JH: The short answer is yes. The Book of Lists was a big influence on me as a kid. There are other influences that I was conscious of when I started writing, including William Poundstone's trilogy Big Secrets, Bigger Secrets and Biggest Secrets. Cecil Adams' column The Straight Dope was a big inspiration. I'd discovered him long after I'd actually stopped writing the "Ask a Former Professional Literary Agent" column. I read it and felt an immediate kinship and sadness that I didn't know about it earlier, that sort of thing. That intense, polymathic expertise on all things plus a weird contempt/affection for the readership was definitely inspired by Cecil Adams in the Straight Dope. And then there were references that I had that were really important to me but I had forgotten about them until after I'd written the book and sort of rediscovered things, like the book Gnomes. Do you remember the book Gnomes? In 1977 or so, a couple of Dutch dudes [Wil Huygen and Rien Poortvliet] came out with a lavishly illustrated coffee table book on the life and habits of the gnome. And there were these little dudes in red hats that had been garden decorations forever, and they basically imagined this whole cosmology of the gnome life cycle, and their culture, and the way they built their houses. And you know, what they do all day, and what they use for medicine. It's really pretty exhaustive and it really invaded, at least in New England, everybody's mind for a while. There was even a Gnomes TV special. It was a big deal, a couple of sequels. And it sold lots and lots of copies.

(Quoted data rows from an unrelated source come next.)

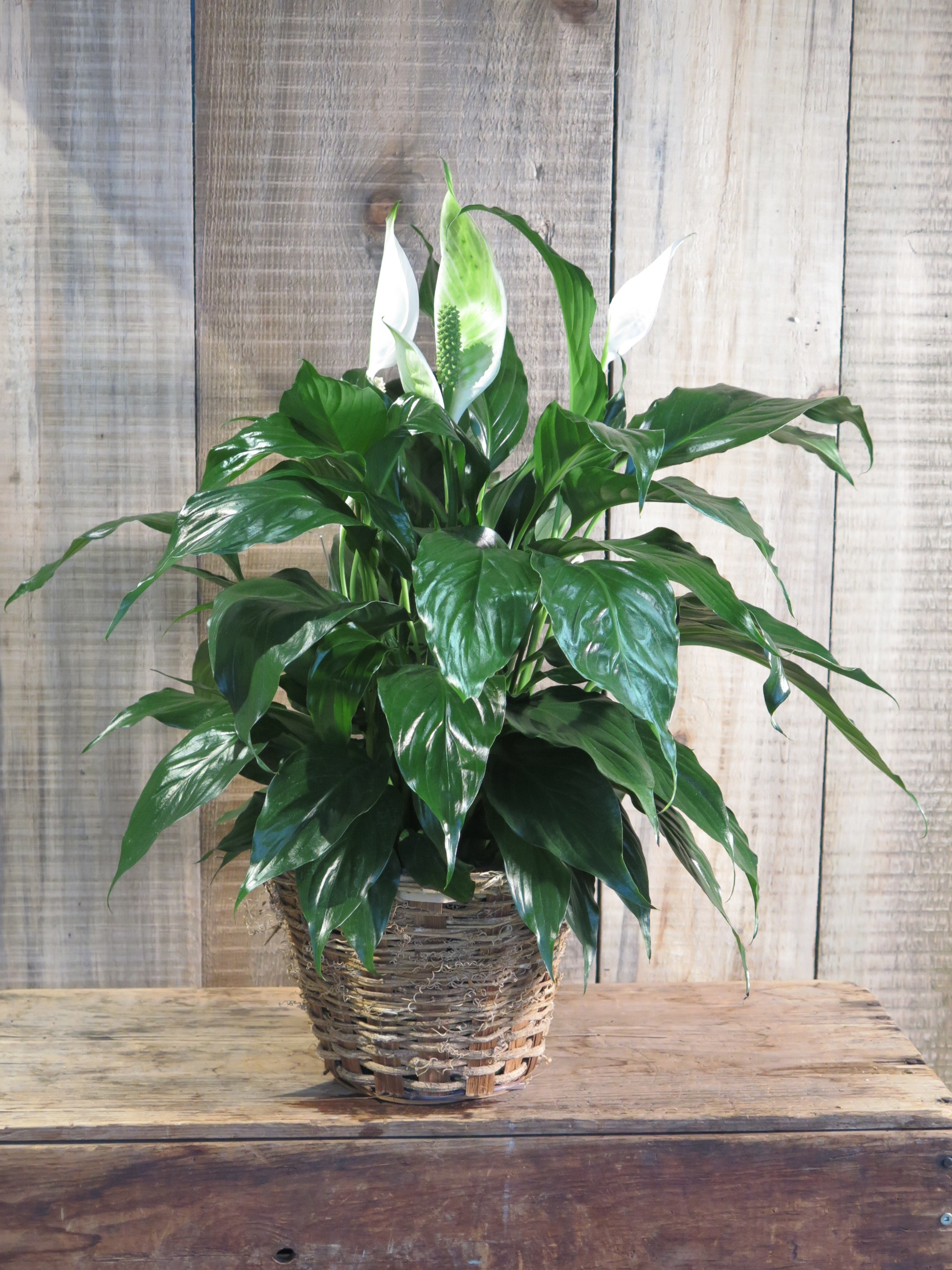 Peace Lily -Spathiphyllum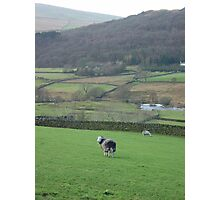 sheep in duddon valley Photographic Print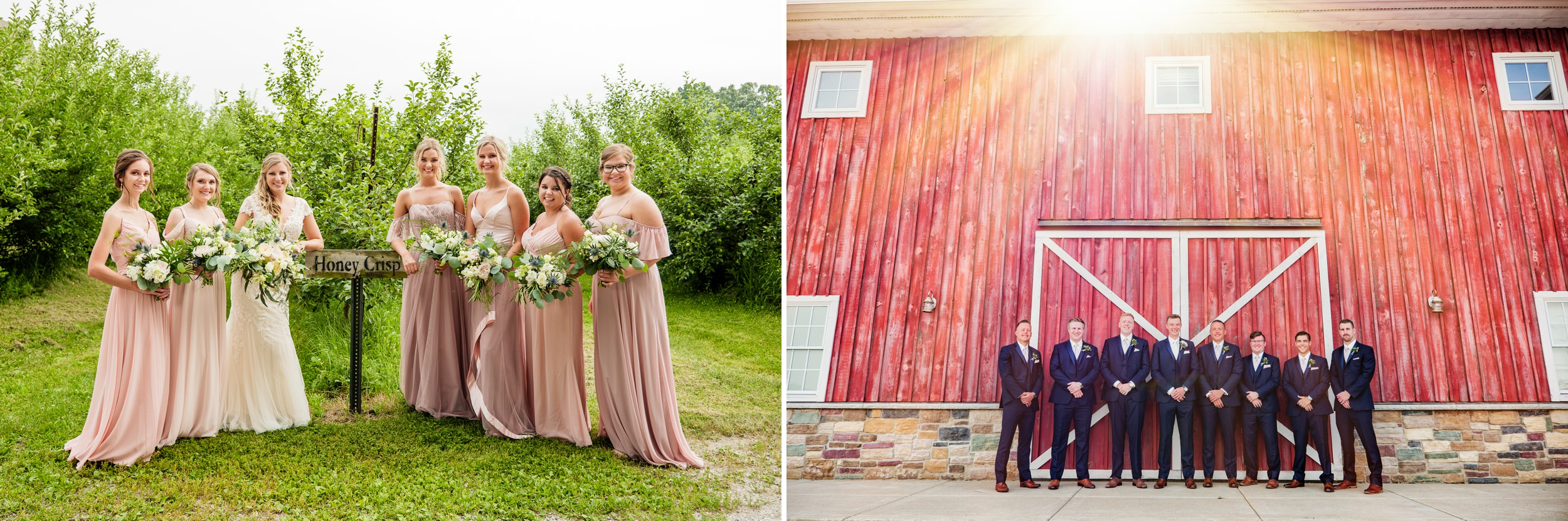 Bridesmaid and groomsmen photos at County Line Orchard.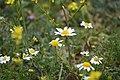 Matricaria Chamomilla Flowers.jpg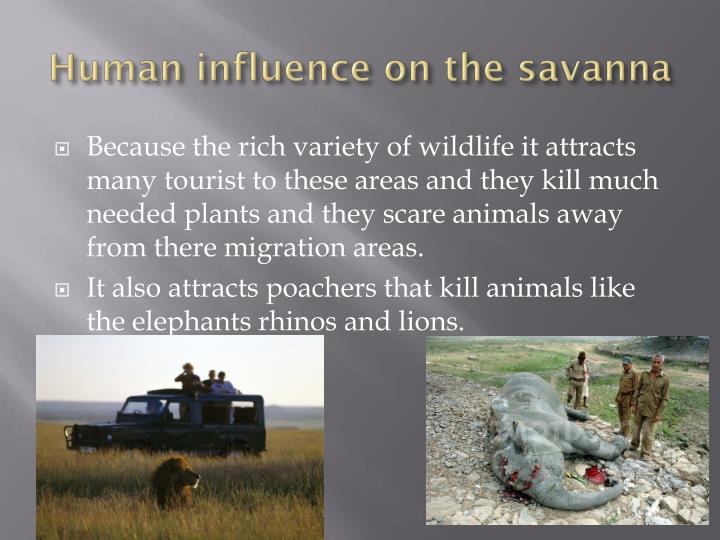 Human influence on the savanna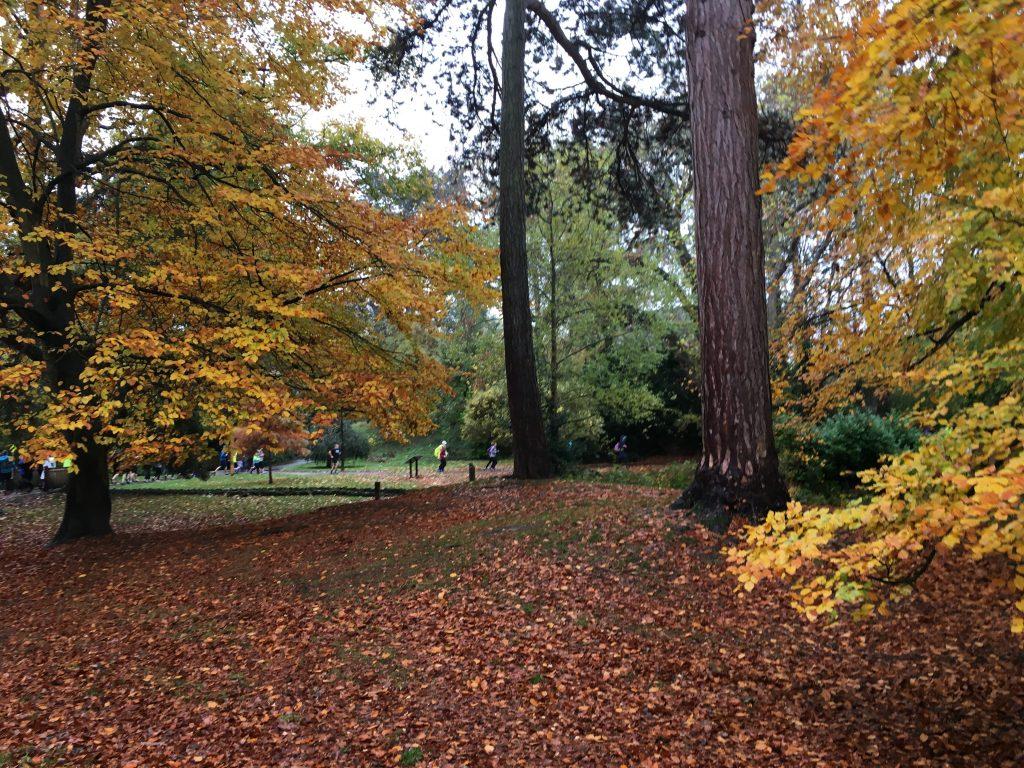 Autumn, Parkrun, Silent Sunday, My Silent Sunday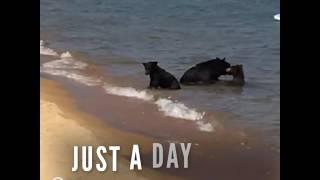 Bear Mom Takes Her Kids To The Beach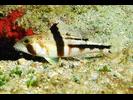 Tattler Bass - Seabass<br>(<i>Serranus phoebe</i>)
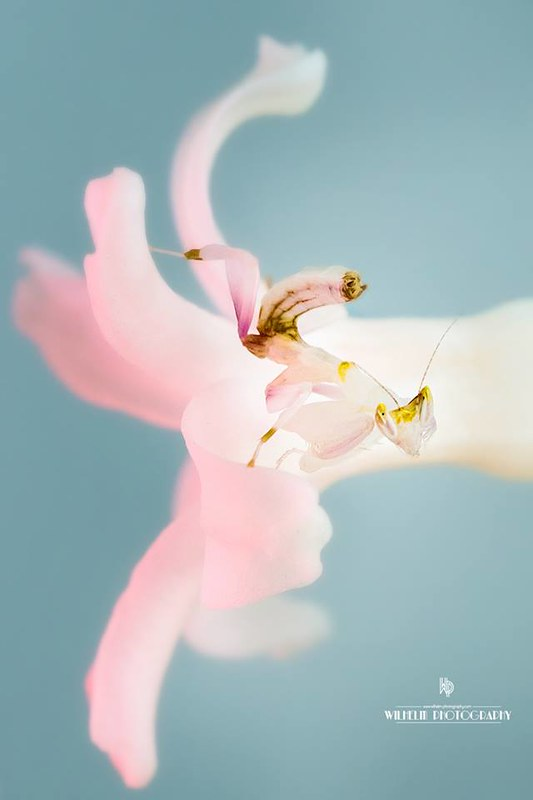Orchid Mantis by Tonya Wilhelm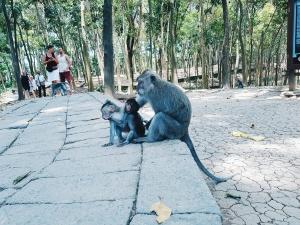 Famille de macaque - The Sacred Monkey Forest Sanctuary - The Chris's Adventures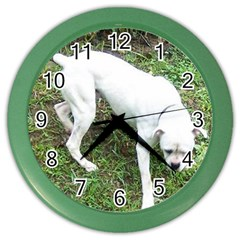 Boxer White Puppy Full Color Wall Clocks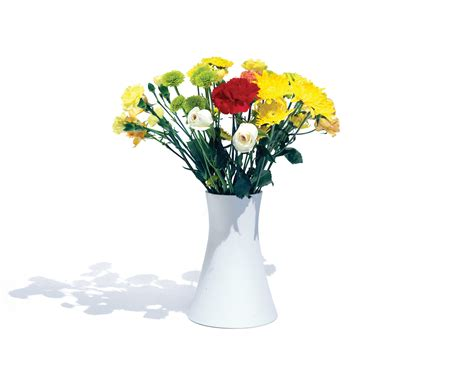 A Vase With Flowers by Keeping Your Environment Fresh With Vase And Flowers In Decors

It was one of these creations that kids found fascinating, but it was written for adults, very strange adults. And kids liked it, but it wasn't for them, because there's an awful lot of gnome boobage in the book. It has a European sensibility towards the body that would probably not make sense as a kids' book.

[pagebreak]

AVC: It would get pulled from the Wasilla library then?

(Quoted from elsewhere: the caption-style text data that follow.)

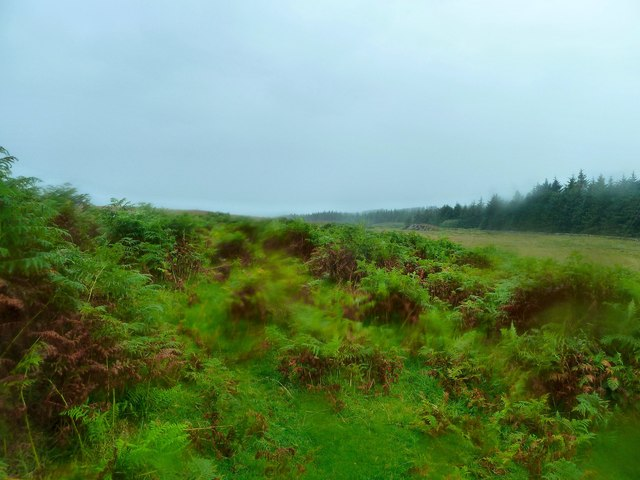 Moor to the east of Craignarget Hill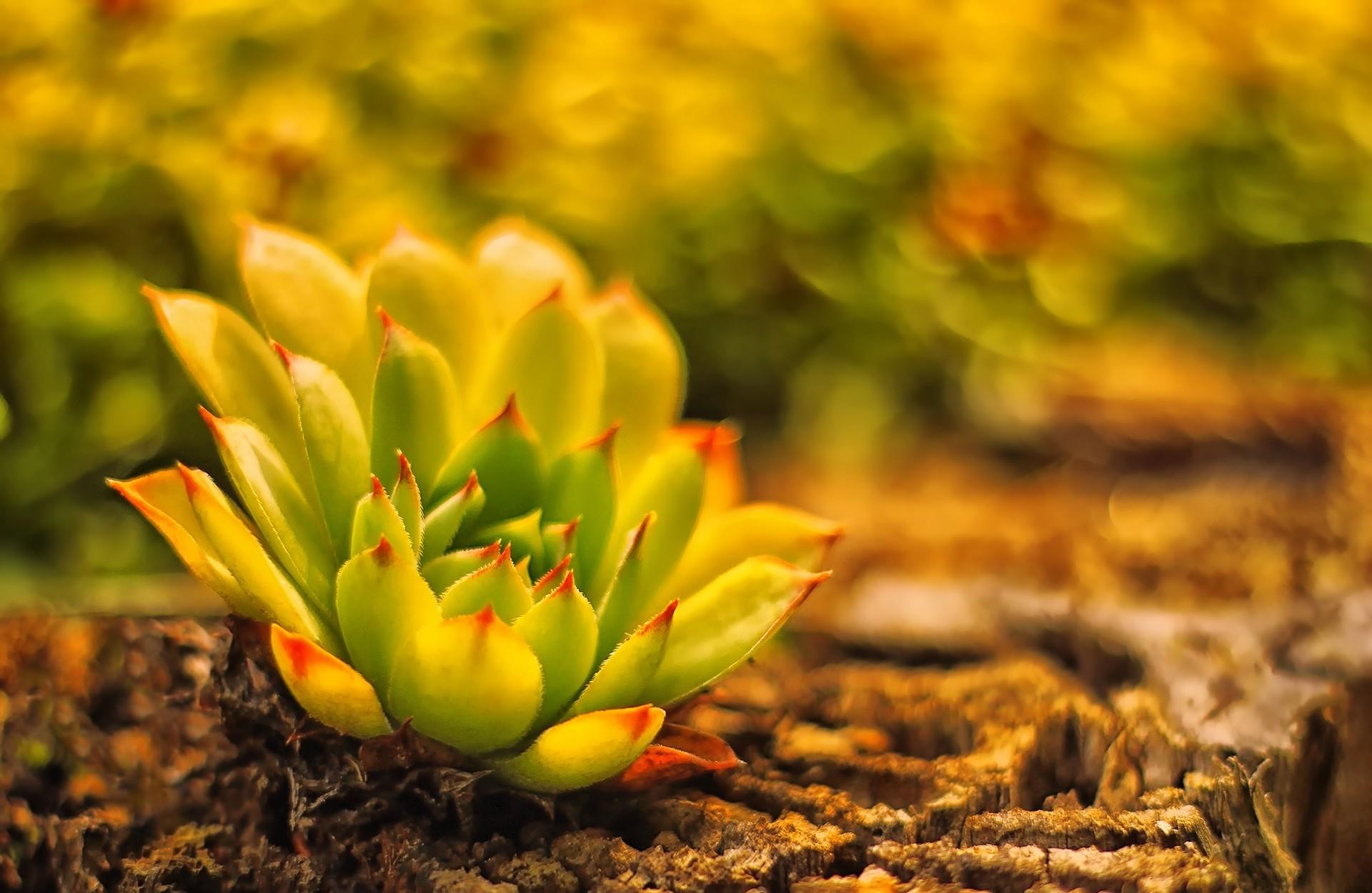 растение живучка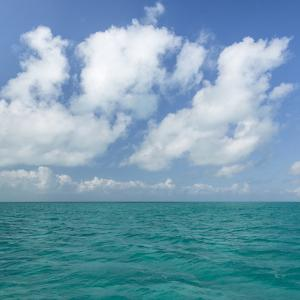 Tropical Seascape I by Kathy Mahan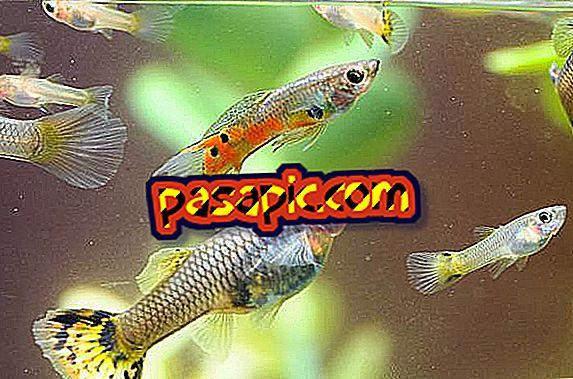 Hvordan vite om fisken min er gravid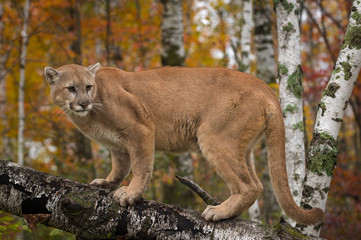 Adult Male Cougar (Puma concolor) Stares Back Atop Birch Branch Autumn
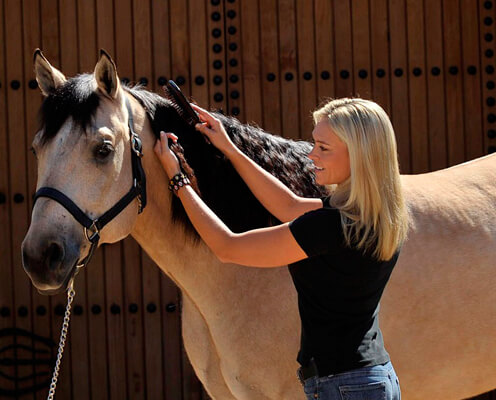 woman brushing horse mane
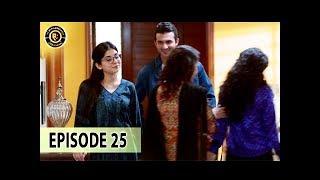 Teri Raza Episode 25 - 21st Dec 2017 - Sanam Baloch & Shehroz Sabzwari - Top  Pakistani Drama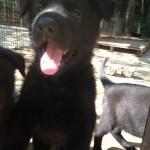 Nara 71913 pup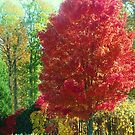 colorful fall by ANNABEL   S. ALENTON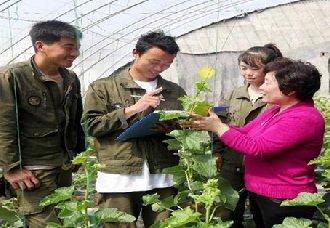 <b>山东枣庄:高级农艺师冯传荣摇身一变成植物大夫 积极推广种植技术</b>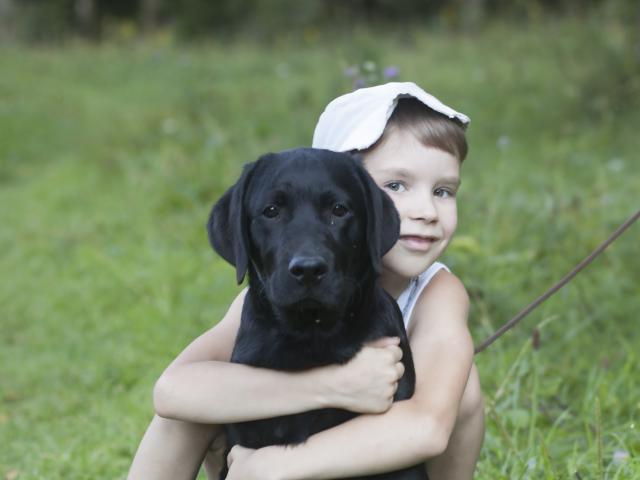 Продаю: Подрощенные щенки Лабрадора черные 5мес, питомник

JH: Yeah, for example. There are also some reprints of old, probably 19th century books for boys and girls like The American Boy's Handybook and The American Girl's Handybook, which were really the precursors of The Dangerous Book For Boys. And they told boys how to create kites that had razors on them that could destroy other kites. [Laughs.] Then I looked at The Lord Of The Rings as being a gigantic reference book to an imagined world, so [it] was a big influence. And then coming full-circle around to The Book of Lists. You know, The Book of Lists was a side project of what that family considered to be their main project, which was the People's Almanac—an updating of the American almanac tradition. Which was something I didn't know about when I was a kid reading The Book Of Lists, but they were books of trivia and little articles about history and sort of catch-all lay reference books. They were the staple of the American almanac publishing tradition. So you would have books like The North American Almanac or The World Almanac that had information about moons and tides, but also were just sort of little handy lay reference books that you would keep in the room that houses your bathtub, to speak politely. And The People's Almanac was designed as a reinvention of that tradition for the modern 1970s. My friend David Rees introduced me to one of these really old almanacs from 1949 called The World Of Wisdom, which is a perfect example of the same thing—it had everything from the lives of the Presidents to diseases of the horse to how to address a letter. And while it was only about 190 pages long, it very boldly claimed to have all world knowledge in it. Valuable and indispensable information for everybody. It was The World Of Wisdom Encyclopedia. Their motto was, "Look what's in. You will find it." This is an amazing book.

AVC: This is a very broad question, but what is your view of the role of the list in popular culture?

JH: It's a handy way to organize information in numerical order that allows magazines to not have to hire writers.

AVC: The new book has a large section on Presidents. Is there any one President that captures your imagination the most? If you were to write a Presidential biography, is there one you would really want to focus on?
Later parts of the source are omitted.